Laura described JT as her avatar, but she had other personas, including Speedie, a confidant of JT’s. It’s quite a tangled web. How would you describe her?

I can’t diagnose her. I’m not a psychologist or a psychiatrist. I didn’t diagnose Daniel Johnston, either. We learned he’s bipolar, but he has a lot of other things going on. When you’re on the spectrum of DSM-IV, and she’s on the spectrum… The point is she’s clearly super-intelligent. As an artist, she’s very, very talented. As far as where she is on the spectrum, it’s for people with bigger degrees than me to decide.

The structure you use is perfect for such a complex story. It’s as if you’re peeling back layers until the full truth is revealed.

The film is a tapestry. Her A-story is the anti-hero’s journey in three very careful acts I constructed because the structure of the film was very complicated to figure out because the story was so complicated. Of course, the other strand is her backstory and how it all comes together. It’s like Memento. The backstory is playing out in reverse and catches up to itself. That was by design. I give you information, you carry it with you then I give you more information. There’s hopefully satisfaction at the end when it all comes together.

She gave you access to a stunning amount of archival footage. The answering machine messages left by JT’s celeb friends defending him when the exposé was published is a highlight of the film.

Her archive was incredible. It’s all the photos, all the audio and almost all the video. It’s somebody who had an entire archive of her life, so it was an incredible gift for me. As a non-fiction filmmaker, my goal is to create the most immersive experience I can give you… I’m hoping that if you go along on this ride and I construct it carefully, you can forget it’s a documentary and it plays like a narrative film and I’ve done my job. That’s my goal.

How do you think her books would have been received if they’d been published under her real name?

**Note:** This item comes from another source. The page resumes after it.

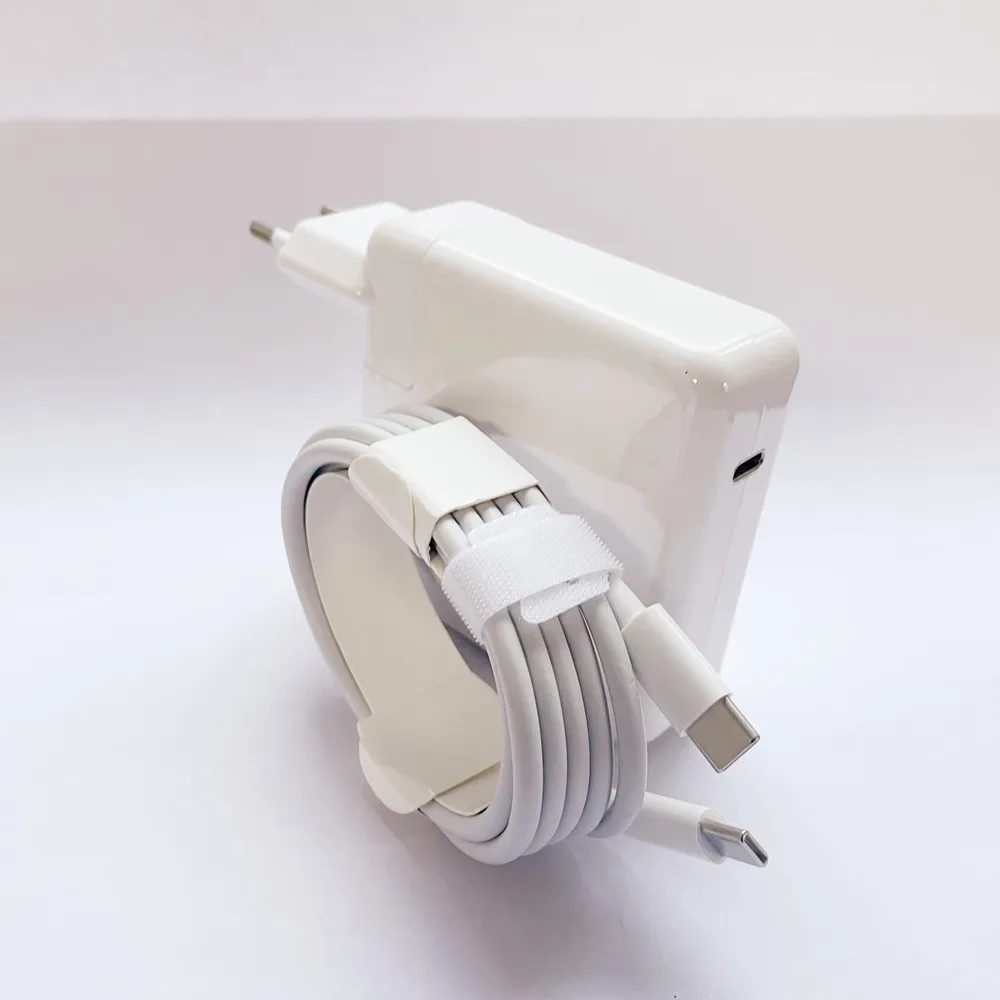 MacBook Pro 15  2016-2020 A1707 A1990   C  ִ̺ 87W USB-C Ʈ   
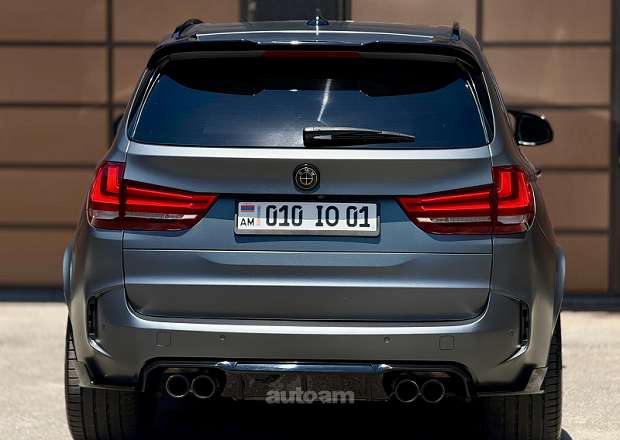 BMW X5 2018 — фото 2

It’s an unanswerable question. I’ve talked to a lot of other writers about this. If the film does anything, I hope, it takes you inside what it’s like to be the writer of fiction. What is fiction? I’m in the W.G.A. I write screenplays. Anybody who is a writer who writes characters is channeling those characters. You have to write voices. Writers write male and female voices. The characters ultimately live inside them and talk to them and they have to put it on the page. She’s hardly the first person on earth to use a pseudonym. We just now find out why she used a pseudonym.

You directed The Real Rocky about Chuck Wepner, and your script The Bleeder has been made into a feature with Liev Schrieber and Naomi Watts. What’s the commonality between this and JT LeRoy and The Devil and Daniel Johnston? You seem to be drawn to very complex, enigmatic characters?

They’re all different flavors. To me, story is king. When I go to the movies I want to see a well-told story with twists and turns that I can’t predict. It’s such a cliché to say this but obviously truth is stranger than fiction. I love true stories so I seek them out. I’m just trying to apply the new journalism that inspired me: Tom Wolfe, Gay Talese, Terry Southern, Hunter Thompson – those writers all blew my mind. They inspired me to try to apply that to my version of non-fiction filmmaking. I’m looking for a deeper truth.

You won the Directing Award at Sundance in 2005. How did that affect your career?

That put me on the map. I’ve been a commercial director my whole life, but that’s the reason The Real Rocky got made – and The Bleeder. I’m a working filmmaker because of that. I don’t write on spec. It’s the greatest thing that ever happened. It was my dream to just continue to make films and that directing prize put me on the map.